Fine estate ed inizio dell’autunno le prime piogge donano refrigerio alla terra assetata e come per incanto inizia la raccolta dei funghi nei boschi del Piemonte e come per magia in quelli che sembravano essere luoghi dimenticati dagli uomini iniziano a pullulare voci e s’ode un tramestio di foglie. La raccolta dei funghi è normata dalla Legge regionale 17 dicembre 2007, n. 24 Tutela dei funghi epigei spontanei, modificata dalla l.r. 7/2014, che autorizza la raccolta, previo pagamento di una tassa di 30 euro annui, ridotta di un terzo per i residenti, una legge che lascia come sovente accade perplessi, almeno per l’aspetto legato alla tassa sui residenti, in particolare quella che dovrebbero pagare coloro che nei boschi di proprietà, tenuti puliti e coltivati magari a castagne, si accingessero a raccogliere qualche bel porcino svettante nel rado sottobosco.
Perché mai, invece di estendere la riduzione ad un generico residente del territorio, non si è tutelato il lavoro di chi ancora quei boschi li custodisce e nel suo pieno diritto ne raccoglie i frutti questo è un mistero.
E si perché la qualifica di residente non è sinonimo di persona attenta al suo territorio, rispettosa del suo ecosistema o semplicemente attiva nel mantenerne e rispettarne le peculiarità. La realtà del territorio pedemontano è nota a tutti da tempo, da quando ormai 50 anni or sono ne scrisse Nuto Revelli le testimonianze dei resistenti emarginati in quel libro sacro, per chi ha amore per la verità e la storia, che è Il mondo dei vinti, molto è stato detto e poco o nulla fatto.

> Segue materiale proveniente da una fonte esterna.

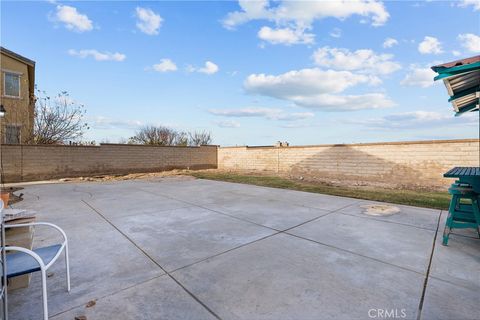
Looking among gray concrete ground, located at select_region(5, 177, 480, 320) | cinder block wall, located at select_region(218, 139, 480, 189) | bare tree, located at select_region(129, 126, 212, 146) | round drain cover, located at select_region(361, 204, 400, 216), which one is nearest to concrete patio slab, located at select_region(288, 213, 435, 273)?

Sono stati anche residenti storici a snaturare i borghi di montagna per farli diventare pessime stazioni sciistiche, contagiate negli ultimi anni dal morbo deleterio dell’innevamento artificiale, costruendo condomini insulsi al posto delle vecchie case, ricoprendo di cemento armato angoli deliziosi delle valli per pura ignoranza e speculazione. E quindi perché estendere ad un generico residenti? Non sarebbe stato più giusto segnalare la gratuità ai custodi del territorio? A tutti quelle persone che dedicano parte del loro tempo per la manutenzione di strade poderali o vicinali, strade bianche o sentieri che spesso sono devastate dai briganti sui quad o dalle corse di enduro mascherate da gite turistiche? Coloro che con un vecchia falce, un moderno decespugliatore o facendo pascolare delle greggi mantengono il territorio e contengono l’invasione dei rovi, facendo apprezzare ai passanti la bellezza di un bosco curato dall’uomo, pensiamo alla poesia di un secolare castagneto da frutto, non sarebbero costoro gli unici a poter vantare un diritto di gratuità? Già ma come fare per riconoscere queste persone, questi custodi del territorio? Ed eccoci qui al nodo della questione, cosa ne sanno i Comuni del territorio? Quale percezione hanno della gestione dei boschi, quale progettualità hanno della e sulla montagna? Ma quanti sono i Sindaci o gli assessori che scarponi ai piedi si girano il territorio che amministrano per riscoprirne la storia materiale, per sapere e incontrare chi ancora su quelle rive si rompe la schiena e magari stringergli le mani e riconoscergli questo lavoro anche solo offrendogli un simbolico, ma reale, pranzo una volta l’anno (non osiamo spingerci all’esenzione delle tasse sui terreni), così però da avere contezza della situazione e progettare il futuro della montagna? Naturalmente generalizziamo quando parliamo dei politici amministratori e non ce ne vogliano chi si impegna e propone, noi siamo ben lieti di potergli dare spazio e voce e in questo caso l’invito e a scriverci. Ma la realtà diffusa, sotto gli occhi di tutti è altra. E allora andiamo per funghi con il nostro bravo patentino tutto a posto perché alla fine quello che interessa alla più becera politica è quel versamento di tasse, mentre tutta la storia della montagna continua a rotolare nell’oblio.